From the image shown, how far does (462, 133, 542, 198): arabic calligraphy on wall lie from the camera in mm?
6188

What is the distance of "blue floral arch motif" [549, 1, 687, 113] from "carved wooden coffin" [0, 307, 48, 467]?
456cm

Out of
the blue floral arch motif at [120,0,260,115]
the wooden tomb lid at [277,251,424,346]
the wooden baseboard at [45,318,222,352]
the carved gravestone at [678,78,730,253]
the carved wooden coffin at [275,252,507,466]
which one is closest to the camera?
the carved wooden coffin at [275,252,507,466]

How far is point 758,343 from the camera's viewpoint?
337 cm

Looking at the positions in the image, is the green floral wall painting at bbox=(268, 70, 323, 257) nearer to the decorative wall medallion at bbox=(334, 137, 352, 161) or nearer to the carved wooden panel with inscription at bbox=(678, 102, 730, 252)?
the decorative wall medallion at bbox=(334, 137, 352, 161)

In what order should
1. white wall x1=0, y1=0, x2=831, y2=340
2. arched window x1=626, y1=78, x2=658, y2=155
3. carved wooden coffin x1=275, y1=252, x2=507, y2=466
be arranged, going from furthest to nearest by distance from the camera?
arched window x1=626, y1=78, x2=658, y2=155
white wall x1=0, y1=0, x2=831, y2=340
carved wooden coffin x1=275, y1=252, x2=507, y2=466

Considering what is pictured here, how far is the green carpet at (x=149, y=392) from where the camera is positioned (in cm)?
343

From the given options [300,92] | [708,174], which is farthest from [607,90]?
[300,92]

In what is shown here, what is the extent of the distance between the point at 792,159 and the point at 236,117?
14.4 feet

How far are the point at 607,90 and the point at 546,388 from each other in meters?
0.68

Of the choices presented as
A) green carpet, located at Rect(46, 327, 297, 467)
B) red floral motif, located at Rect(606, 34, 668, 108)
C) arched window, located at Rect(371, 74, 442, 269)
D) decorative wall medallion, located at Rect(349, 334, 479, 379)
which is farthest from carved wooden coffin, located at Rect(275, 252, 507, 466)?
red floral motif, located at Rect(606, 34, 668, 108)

#### Objective
Starting at the line that contains "Of the choices presented as" and ending with the last line of the material, copy the lines out again, swapping "arched window" for "arched doorway" and changing nothing else.

#### Written answer
Of the choices presented as
A) green carpet, located at Rect(46, 327, 297, 467)
B) red floral motif, located at Rect(606, 34, 668, 108)
C) arched doorway, located at Rect(371, 74, 442, 269)
D) decorative wall medallion, located at Rect(349, 334, 479, 379)
which is farthest from carved wooden coffin, located at Rect(275, 252, 507, 466)?
red floral motif, located at Rect(606, 34, 668, 108)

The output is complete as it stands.